Dukungan Dana Darurat KNPA untuk Korban Erupsi Semeru
Admin
|
08 Dec 2021
|
Dilihat 117x
Lumajang (kpa.or.id) – Sistem Respon Cepat Darurat Agraria Komite Nasional Pembaruan Agraria (KNPA) turut memberikan bantuan bagi korban erupsi Gunung Semeru yang terjadi pada Sabtu, (4/12/2021). Bantuan tersebut berupa dukungan dana taktis untuk membeli kebutuhan pokok para korban selama masa tanggap darurat.
Salah satu masyarakat yang terkena dampak parah dari erupsi ini ialah para petani anggota dari Serikat Petani Mahameru Lumajang (SPML), serikat tani anggota Konsorsium Pembaruan Agraria (KPA) yang berada di Kabupaten Lumajang.
Korwil KPA Jatim, M. Izzudin menjelaskan hingga Rabu, (8/12/2021) terdapat 200 orang anggota serikat yang terkena dampak erupsi dan 10 orang lainnya meninggal dunia.
“Jumlah anggota SPML 640 orang, yang terdampak kurang lebih 200 orang dan 10 orang meninggal. Kita masih mencari dan memastikan korban lainnya yang belum ada kabar,” jelas Izudin.
Selain itu, erupsi ini juga menyebabkan kerugian materil bagi para korban, dimana 310 rumah anggota rusak berat dan sudah tidak layak huni. Sementara itu, tanah garapan mereka, yang merupakan salah satu Lokasi Prioritas Reforma Agraria (LPRA) juga ikut hancur akibat tertimbun abu vulkanik dan terendam aliran lahar dari Semeru.
Dukungan dari KNPA ini secara langsung disalurkan kepada posko KPA sebagai induk organisasi dari SPML. KPA sejak Selasa, (7/12/2021), telah mendirikan posko tanggap darurat di lokasi pengungsian anggota serikat tani di Dusun Krajan, Desa Penanggal, Kecamatan Candipuro.
KNPA merupakan koalisi strategis organisasi masyarakat sipil di Indonesia yang memfokuskan agenda-agenda kerja mereka untuk mendorong pelaksanaan reforma agraria sejati di Indonesia. Pembentukan koalisi ini diinisiasi sejak 2014, terdiri dari KPA, AMAN, WALHI, SP, API, KontraS, SW, IHCS, HuMa, YLBHI, Bina Desa, SPI, Pusaka, JKPP, Sains dan Elsham.

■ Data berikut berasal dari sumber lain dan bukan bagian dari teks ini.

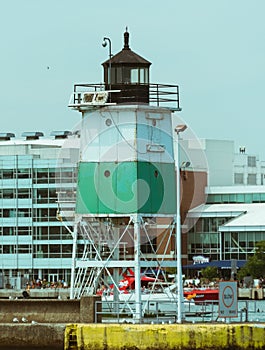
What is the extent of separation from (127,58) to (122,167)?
467cm

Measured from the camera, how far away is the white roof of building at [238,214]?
526ft

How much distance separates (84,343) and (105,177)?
30.5ft

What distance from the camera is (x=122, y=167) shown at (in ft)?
178

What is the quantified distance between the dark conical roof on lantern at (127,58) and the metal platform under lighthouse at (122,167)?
5 centimetres

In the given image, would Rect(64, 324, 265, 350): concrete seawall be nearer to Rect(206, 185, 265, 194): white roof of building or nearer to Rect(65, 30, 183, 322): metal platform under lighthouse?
Rect(65, 30, 183, 322): metal platform under lighthouse

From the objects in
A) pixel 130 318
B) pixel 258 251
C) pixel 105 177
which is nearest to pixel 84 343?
pixel 130 318

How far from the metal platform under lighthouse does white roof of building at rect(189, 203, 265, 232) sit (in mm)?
102311

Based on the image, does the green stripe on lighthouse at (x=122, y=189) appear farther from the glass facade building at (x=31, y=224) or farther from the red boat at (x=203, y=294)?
the glass facade building at (x=31, y=224)

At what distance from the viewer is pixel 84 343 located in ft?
154

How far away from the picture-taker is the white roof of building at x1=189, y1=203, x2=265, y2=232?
160 metres

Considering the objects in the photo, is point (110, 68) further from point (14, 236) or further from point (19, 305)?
point (14, 236)

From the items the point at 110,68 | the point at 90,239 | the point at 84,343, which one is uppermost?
the point at 110,68

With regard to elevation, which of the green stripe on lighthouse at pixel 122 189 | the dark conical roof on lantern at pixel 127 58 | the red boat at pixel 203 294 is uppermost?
the dark conical roof on lantern at pixel 127 58

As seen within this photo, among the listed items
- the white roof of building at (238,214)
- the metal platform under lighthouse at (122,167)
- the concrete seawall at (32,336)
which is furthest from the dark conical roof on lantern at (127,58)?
the white roof of building at (238,214)
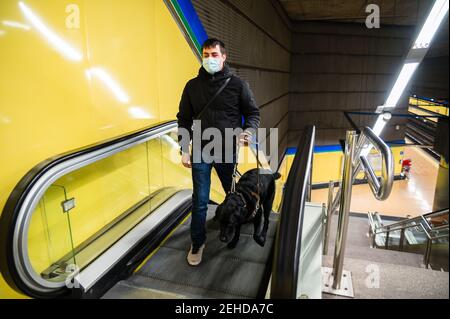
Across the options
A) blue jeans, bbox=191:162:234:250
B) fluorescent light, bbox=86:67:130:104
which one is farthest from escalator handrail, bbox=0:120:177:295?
blue jeans, bbox=191:162:234:250

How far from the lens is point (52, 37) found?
1600 millimetres

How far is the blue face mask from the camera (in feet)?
6.17

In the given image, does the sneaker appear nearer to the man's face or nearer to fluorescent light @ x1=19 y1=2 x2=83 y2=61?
the man's face

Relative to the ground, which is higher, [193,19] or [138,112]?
[193,19]

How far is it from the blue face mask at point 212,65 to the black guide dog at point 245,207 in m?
0.74

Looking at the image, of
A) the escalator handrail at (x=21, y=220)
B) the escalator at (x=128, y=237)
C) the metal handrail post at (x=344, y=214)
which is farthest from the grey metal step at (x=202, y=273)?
the escalator handrail at (x=21, y=220)

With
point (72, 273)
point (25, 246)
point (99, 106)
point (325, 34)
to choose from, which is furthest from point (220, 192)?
point (325, 34)

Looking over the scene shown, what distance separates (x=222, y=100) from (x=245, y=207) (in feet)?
2.17

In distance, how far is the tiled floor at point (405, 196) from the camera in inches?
363

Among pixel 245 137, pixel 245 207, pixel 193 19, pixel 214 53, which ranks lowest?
pixel 245 207

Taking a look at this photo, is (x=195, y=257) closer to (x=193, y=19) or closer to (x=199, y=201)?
(x=199, y=201)

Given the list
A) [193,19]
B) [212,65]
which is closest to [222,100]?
[212,65]

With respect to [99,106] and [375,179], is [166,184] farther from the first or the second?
[375,179]

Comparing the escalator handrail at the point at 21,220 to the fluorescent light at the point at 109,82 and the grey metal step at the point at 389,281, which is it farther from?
the grey metal step at the point at 389,281
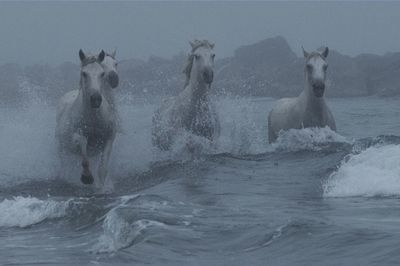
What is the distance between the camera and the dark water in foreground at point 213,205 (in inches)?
325

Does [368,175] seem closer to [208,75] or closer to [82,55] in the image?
[208,75]

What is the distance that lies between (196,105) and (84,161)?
12.0 ft

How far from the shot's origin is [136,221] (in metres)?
9.67

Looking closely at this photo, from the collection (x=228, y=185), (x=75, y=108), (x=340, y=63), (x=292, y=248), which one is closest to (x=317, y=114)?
(x=228, y=185)

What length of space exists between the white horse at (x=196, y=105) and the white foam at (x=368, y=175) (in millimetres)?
3141

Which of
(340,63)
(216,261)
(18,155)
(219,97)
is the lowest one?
(216,261)

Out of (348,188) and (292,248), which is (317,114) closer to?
(348,188)

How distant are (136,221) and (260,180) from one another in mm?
4238

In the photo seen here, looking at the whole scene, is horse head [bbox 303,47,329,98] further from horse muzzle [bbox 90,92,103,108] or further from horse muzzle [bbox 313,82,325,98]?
horse muzzle [bbox 90,92,103,108]

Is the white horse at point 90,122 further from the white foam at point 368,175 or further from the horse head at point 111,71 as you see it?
the white foam at point 368,175

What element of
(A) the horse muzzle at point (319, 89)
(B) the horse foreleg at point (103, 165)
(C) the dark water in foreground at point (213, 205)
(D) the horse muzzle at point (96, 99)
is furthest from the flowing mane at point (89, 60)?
(A) the horse muzzle at point (319, 89)

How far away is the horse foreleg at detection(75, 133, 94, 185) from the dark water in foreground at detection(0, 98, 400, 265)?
Result: 0.26m

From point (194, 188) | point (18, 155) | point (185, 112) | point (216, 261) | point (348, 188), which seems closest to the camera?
point (216, 261)

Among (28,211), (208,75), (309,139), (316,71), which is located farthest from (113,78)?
(309,139)
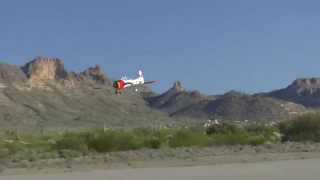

Pada tahun 2016, KNPA menginisiasi sistem respon cepat darurat agraria sebagai agenda taktis koalisi untuk melindungi para pejuang hak atas tanah menghadapi situasi darurat di wilayah konflik agraria mengingat semakin tingginya trend letusan konflik agraria di berbagai daerah.
Semakin ke sini, sistem tersebut semakin berkembang, tidak hanya merespon situasi darurat agraria. Namun juga membangun sistem respon cepat untuk situasi darurat bencana dan krisis pangan. Sistem tanggap darurat bencana sendiri pertama kali diinisiasi saat peristiwa gempa bumi dan tsunami Palu, Sulawesi Tengah yang terjadi pada September 2018. Kemudian berlanjut saat tsunami Banten terjadi di tahun yang sama. Berikutnya banjir Bengkulu dan Luwu Utara, Sulawesi Selatan terjadi pada tahun 2019 dan 2020.